ACES 2.0 Implementation & Optimization meeting - March 12th, 2025

nick · March 12, 2025, 9:52pm

The recording and notes from meeting #184 are now available.

ChrisBrejon · March 20, 2025, 5:49pm

If this was the last meeting, congrats to everyone involved !

Just a suggestion, it might take some time before all DCCs upgrade to OCIO 2.4.2, so maybe having a temp OCIO config (based on LUTs) or the blink node updated to the latest and greatest CTL would be useful.

But again, what a journey it has been !

conlen · April 7, 2025, 1:38am

I am also looking for a temp OCIO v1.x or v2.0 LUT-based config based on the latest ACES 2.0! Has anyone thrown something together? (Looking mostly for the DRT I don’t need the other features in the full config).

Thanks!

nick · April 7, 2025, 9:32pm

The v60 OCIO config here is not quite the final release version, but it’s very close. Quite possibly the imprecision from LUT interpolation may be more significant than the changes between v60 and the release.

doug_walker · April 7, 2025, 10:08pm

Just to avoid any possible confusion, I’d like to elaborate on Nick’s post. The official ACES 2.0 config release from the OCIO ACES config working group is actually available here:

However, those configs are designed for the latest version of the OCIO library (2.4.2), which implements the Output Transforms as shaders rather than LUTs for increased accuracy.

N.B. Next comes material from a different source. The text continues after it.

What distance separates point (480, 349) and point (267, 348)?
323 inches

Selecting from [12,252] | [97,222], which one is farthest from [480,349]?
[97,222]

The config link Nick provided is, I believe, the most recent LUT-based config. That is what Conlen was asking for, but please keep in mind that it is not the “official” version.

Doug Walker
Autodesk / OCIO TSC

jedsmith · April 9, 2025, 5:59am

I was testing this and came across some surprising behavior. I expected the “formula based” shaders would have significantly better precision but this does not seem to be the case. I’ll outline a test case below.

The goal is to test the precision of the “formula-based” shader transforms in OCIO v2.x. First we need a “ground truth” to test against. I’ll use the following setup in Nuke.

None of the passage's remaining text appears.